In case #1 the image(s) taken with DriveImageXML is/are all is needed.
In case #2 the image(s) taken with DriveImageXML need to be integrated by a newly made or restored MBR.
Since it costs nothing (or next to nothing) to make a copy of the MBR, it is a good idea to make one, even if it will be never used.
Some more details in this (via Wayback Machine):
You can use this little tool, HDhacker:
don't be misled by the name, it is a plain simple tool useful to save (and restore) a MBR, you want to run it and make a copy of the first sector of the PhysicalDrive (the disk), then save it to a file. You can make sure to select the right PhysicalDrive# (it will very likely be 0, as in a laptop there is usually only a single disk) by checking in Disk Manager, the disk 0 is PhysicalDrive0, the disk 1 is PhysicalDrive1, etc.).

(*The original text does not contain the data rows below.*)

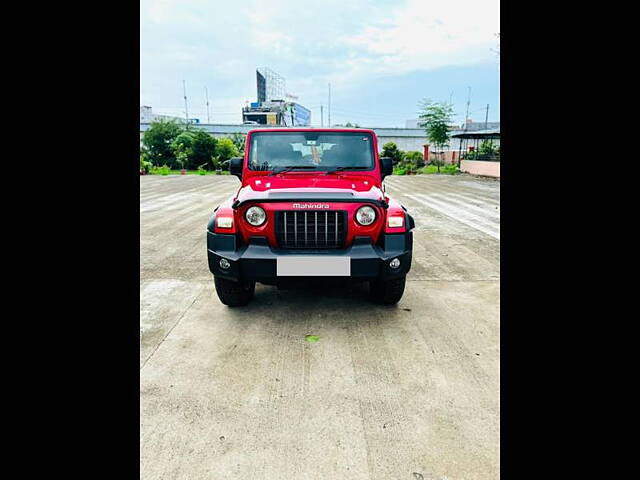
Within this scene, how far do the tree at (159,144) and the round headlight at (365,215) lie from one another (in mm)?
33076

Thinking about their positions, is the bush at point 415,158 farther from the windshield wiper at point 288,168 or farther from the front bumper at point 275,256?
the front bumper at point 275,256

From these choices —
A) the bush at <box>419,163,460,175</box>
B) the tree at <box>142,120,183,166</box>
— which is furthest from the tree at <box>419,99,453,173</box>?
the tree at <box>142,120,183,166</box>

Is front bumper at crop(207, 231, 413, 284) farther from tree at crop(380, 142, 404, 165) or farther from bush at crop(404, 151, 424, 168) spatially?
bush at crop(404, 151, 424, 168)

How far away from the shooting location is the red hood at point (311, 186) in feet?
12.1

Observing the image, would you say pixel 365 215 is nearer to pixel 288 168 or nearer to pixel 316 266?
pixel 316 266

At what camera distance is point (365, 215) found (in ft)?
11.8

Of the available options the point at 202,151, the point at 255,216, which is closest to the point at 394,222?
the point at 255,216

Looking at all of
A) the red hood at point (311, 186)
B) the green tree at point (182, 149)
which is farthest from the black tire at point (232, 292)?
the green tree at point (182, 149)

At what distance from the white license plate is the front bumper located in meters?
0.06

Back to the main "Winbuilder", the idea is to create a Windows PE from a "source" install DVD.
The install DVD means a "standard" install DVD from Microsoft or an image of it (.iso), the *need* for an original install DVD is only because the Winbuilder projects are an automated way to create the PE, and it wouldn't be practical/feasible to adapt the project .scripts to each and every slightly different DVD made by OEM's (historically the worst nightmares were the customized install CD's/DVD/s by DELL and HP, as an example).
In your case (as it often happens BTW in the last 10 years or so), you don't even have an install DVD, but rather a "recovery DVD", which more or less contains already a WinPE and an image of the disk as it was when it left the factory, the problem is that some of such PE's (cannot say yours specifically) are "narrowed" to automatically apply the existing image (and nothing else) and thus by running it you would obtain something very similar to the "reset to factory" you may be familiar with regarding smartphones, the device is restored to a point in time before you had it, and thus all your data, preferenmces, settings, etc., etc. are lost.
In some case it is very easy to "adapt" the PE inside the "recovery DVD" to a more "generic" PE and/or to adapt it to be the "source" Winbuilder requires, but yes, it implies anyway some IT knowledge, or however the will (and time) needed to learn some fundamentals, so it is not advised in your case.
But you can still create a PE downloading a suitable source, such as the VIsta or the Windows 7 AIK as there is no real need that the PE used for restoring is built from exactly the same OS as the one is installed, as a matter of fact it is totally irrelevant what environment is used, as long as it allows the DriveImageXML (and the optional MBR restoring tool) to operate, in this the good guys @runtime.org made a very wise choice providing an alternative Linux based environment (that - unlike *any* WinPE - merely for copyright/licensing reasons) they can distribute pre-built and ready to be burned/used as recovery environment.
The Windows Vista AIK is still available here:
but I am not so sure that there are projects still maintained that can use that as source, in case the Windows 7 AIK would be advised:
If you prefer, what most of the people on forums like reboot.pro are looking for is a "generic" and "wide" PE capable of doing "everything" and run "everything", while your *need* is much more "vertical", you need an environment which can be used to run DriveImageXML to restore an image (and that's it).
So, for a "general" tool there may be preferences by each person previous knowledge of the base OS (and people familiar with Dos/Windows may have some initial difficulties with Linux, and viceversa people familiar with Linux/*nix may have some initial difficulties with a Windows based PE) but in a very "vertical" use such as yours none of this will apply.